BEGIN Selected extract
In order to achieve the above object, the present invention provides an impact-resistant vacuum interface valve, which comprises a valve body and a piston diaphragm located in the valve body, wherein a first outlet and a first inlet are provided on the valve body, and the impact-resistant vacuum interface valve is characterized in that: the opening at the upper end of the piston diaphragm is connected with the top wall of the valve body in a sealing way, so that a closed damping cavity is formed; the vacuum interface valve further comprises a damping system and a vacuum driving system; the damping system comprises damping liquid, a damping liquid chamber for storing the damping liquid, and a first one-way valve and a second one-way valve for controlling the flow direction of the damping liquid; a driving diaphragm is arranged in the vacuum driving system and is fixedly connected with the piston diaphragm through a connecting rod; the damping cavity is filled with the damping liquid, when the piston diaphragm expands to cut off the first outlet and the first inlet, the damping liquid flows into the damping cavity from the damping liquid chamber through the first one-way valve, and when the piston diaphragm contracts to communicate the first outlet and the first inlet, the damping liquid flows back into the damping liquid chamber from the damping cavity through the second one-way valve.

Preferably, the piston diaphragm is annular, the bottom of the piston diaphragm is inwards concave to form a bottom inner cavity, the circumferential side wall of the piston diaphragm is inwards concave to form a C-shaped section, the outer diameters of the upper end and the lower end of the piston diaphragm are larger than the inner diameter of the outer wall of the middle part, the center of the bottom inner cavity is provided with an integrally formed cylindrical pipe wall, and the side wall of the bottom inner cavity is provided with a reinforcing rib.

Preferably, an annular pressing plate is arranged at the top of the bottom inner cavity of the piston diaphragm, the annular pressing plate is sleeved on the connecting rod, the top of the annular pressing plate abuts against a step on the connecting rod, and the bottom of the annular pressing plate abuts against the upper end wall surface of the bottom inner cavity; the lower end of the connecting rod penetrates through the wall of the cylindrical pipe, a locking nut is further arranged at the lower end of the connecting rod, and the axial freedom degrees of the annular pressing plate and the piston diaphragm are limited by the locking nut and the steps of the connecting rod.

Preferably, a flexible hose clamp is sleeved at the middle section of the circumferential side wall of the piston diaphragm, so that the circumferential side wall of the piston diaphragm is prevented from expanding due to lateral pressure of damping liquid.

Preferably, the damping liquid chamber is sealed and fixed at the top of the valve body, and the first one-way valve and the second one-way valve are both arranged on the top wall of the valve body; the inlet of the first one-way valve is positioned in the damping liquid chamber, and the outlet of the first one-way valve is communicated with the damping cavity; and the outlet of the second one-way valve is positioned in the damping liquid chamber, and the inlet of the second one-way valve is communicated with the damping cavity.
END Selected extract
BEGIN Source data
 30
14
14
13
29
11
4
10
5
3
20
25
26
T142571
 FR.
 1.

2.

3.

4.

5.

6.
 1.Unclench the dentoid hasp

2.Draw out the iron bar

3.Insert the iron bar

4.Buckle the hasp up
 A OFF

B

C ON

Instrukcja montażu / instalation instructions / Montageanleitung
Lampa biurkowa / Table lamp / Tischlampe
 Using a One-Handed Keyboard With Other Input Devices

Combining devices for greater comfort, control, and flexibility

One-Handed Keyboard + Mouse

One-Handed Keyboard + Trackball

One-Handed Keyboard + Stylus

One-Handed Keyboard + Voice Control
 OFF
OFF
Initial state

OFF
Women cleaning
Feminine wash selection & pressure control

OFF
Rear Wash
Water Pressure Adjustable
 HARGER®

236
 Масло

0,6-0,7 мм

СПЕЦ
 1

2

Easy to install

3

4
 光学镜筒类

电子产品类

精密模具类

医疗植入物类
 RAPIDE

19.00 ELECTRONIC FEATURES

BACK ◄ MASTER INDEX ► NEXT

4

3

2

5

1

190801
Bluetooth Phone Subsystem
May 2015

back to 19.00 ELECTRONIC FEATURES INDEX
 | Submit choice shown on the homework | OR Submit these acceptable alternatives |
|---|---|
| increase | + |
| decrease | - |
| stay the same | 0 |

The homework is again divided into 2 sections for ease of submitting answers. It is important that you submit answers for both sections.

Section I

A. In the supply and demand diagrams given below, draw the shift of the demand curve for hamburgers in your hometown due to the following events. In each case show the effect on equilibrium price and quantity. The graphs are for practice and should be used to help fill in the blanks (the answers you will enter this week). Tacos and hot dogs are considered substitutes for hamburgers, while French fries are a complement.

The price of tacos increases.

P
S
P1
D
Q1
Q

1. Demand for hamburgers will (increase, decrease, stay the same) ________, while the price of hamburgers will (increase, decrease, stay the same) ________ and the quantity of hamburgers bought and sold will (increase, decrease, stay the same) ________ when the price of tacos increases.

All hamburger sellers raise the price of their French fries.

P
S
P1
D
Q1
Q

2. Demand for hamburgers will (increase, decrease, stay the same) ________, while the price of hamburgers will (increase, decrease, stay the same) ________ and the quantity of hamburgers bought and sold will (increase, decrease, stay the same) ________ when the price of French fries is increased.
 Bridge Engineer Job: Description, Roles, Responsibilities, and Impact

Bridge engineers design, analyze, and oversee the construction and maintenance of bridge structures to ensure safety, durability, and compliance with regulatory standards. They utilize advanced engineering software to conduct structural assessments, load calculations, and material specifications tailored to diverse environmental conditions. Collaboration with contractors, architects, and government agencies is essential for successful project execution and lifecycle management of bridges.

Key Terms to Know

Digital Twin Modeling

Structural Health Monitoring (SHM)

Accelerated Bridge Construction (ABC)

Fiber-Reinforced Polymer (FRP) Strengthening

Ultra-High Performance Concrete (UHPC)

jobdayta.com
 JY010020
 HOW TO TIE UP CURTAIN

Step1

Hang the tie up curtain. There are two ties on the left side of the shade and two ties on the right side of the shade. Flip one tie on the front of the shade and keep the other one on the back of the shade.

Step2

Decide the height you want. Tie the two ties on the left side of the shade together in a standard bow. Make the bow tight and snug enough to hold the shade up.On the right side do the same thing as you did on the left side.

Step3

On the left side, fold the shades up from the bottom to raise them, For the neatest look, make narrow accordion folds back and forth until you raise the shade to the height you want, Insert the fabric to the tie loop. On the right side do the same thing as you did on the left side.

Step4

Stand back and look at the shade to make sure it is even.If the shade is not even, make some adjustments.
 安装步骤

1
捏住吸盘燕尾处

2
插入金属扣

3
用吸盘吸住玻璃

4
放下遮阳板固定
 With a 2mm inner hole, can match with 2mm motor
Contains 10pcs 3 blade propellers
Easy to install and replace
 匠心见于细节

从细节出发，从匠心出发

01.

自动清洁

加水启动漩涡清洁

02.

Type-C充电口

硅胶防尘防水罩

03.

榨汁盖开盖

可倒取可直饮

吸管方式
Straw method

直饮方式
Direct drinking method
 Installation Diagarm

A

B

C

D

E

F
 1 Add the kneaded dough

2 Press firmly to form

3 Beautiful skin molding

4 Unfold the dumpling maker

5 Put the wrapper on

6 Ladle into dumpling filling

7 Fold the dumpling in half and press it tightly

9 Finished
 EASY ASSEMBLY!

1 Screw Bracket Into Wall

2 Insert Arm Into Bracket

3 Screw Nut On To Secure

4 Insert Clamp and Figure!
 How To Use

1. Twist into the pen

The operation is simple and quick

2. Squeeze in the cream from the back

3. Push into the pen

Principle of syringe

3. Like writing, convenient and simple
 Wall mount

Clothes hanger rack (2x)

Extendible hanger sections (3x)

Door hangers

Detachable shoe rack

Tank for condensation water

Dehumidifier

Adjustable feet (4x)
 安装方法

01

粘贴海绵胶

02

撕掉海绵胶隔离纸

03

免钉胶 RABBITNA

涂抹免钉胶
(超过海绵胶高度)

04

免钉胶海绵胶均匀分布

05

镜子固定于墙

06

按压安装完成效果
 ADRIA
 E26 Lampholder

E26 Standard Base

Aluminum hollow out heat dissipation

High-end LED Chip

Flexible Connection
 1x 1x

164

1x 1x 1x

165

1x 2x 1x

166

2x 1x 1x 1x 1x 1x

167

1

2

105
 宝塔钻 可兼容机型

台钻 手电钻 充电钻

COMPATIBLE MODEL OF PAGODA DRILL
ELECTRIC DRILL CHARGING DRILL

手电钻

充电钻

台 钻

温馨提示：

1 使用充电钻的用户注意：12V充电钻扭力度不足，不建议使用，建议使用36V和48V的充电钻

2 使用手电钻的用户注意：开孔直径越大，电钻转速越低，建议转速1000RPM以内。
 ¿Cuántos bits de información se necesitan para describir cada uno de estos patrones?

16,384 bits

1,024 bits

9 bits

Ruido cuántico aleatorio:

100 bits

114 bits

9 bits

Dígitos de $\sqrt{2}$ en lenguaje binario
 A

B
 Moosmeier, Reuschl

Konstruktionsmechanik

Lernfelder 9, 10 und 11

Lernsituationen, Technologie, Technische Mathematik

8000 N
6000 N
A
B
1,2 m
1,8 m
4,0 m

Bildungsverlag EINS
END Source data
**Activity A**
Update the valve description between "Preferably, the piston" and "a reinforcing rib.", inclusive, replacing "reinforcing rib" with "stiffening rib".
**Activity B**
According to the valve description, what components make up the damping system? List all of them.

**Task output A**
Preferably, the piston diaphragm is annular, the bottom of the piston diaphragm is inwards concave to form a bottom inner cavity, the circumferential side wall of the piston diaphragm is inwards concave to form a C-shaped section, the outer diameters of the upper end and the lower end of the piston diaphragm are larger than the inner diameter of the outer wall of the middle part, the center of the bottom inner cavity is provided with an integrally formed cylindrical pipe wall, and the side wall of the bottom inner cavity is provided with a stiffening rib.

**Task output B**
- Damping liquid
- A damping liquid chamber for storing the damping liquid
- A first one-way valve
- A second one-way valve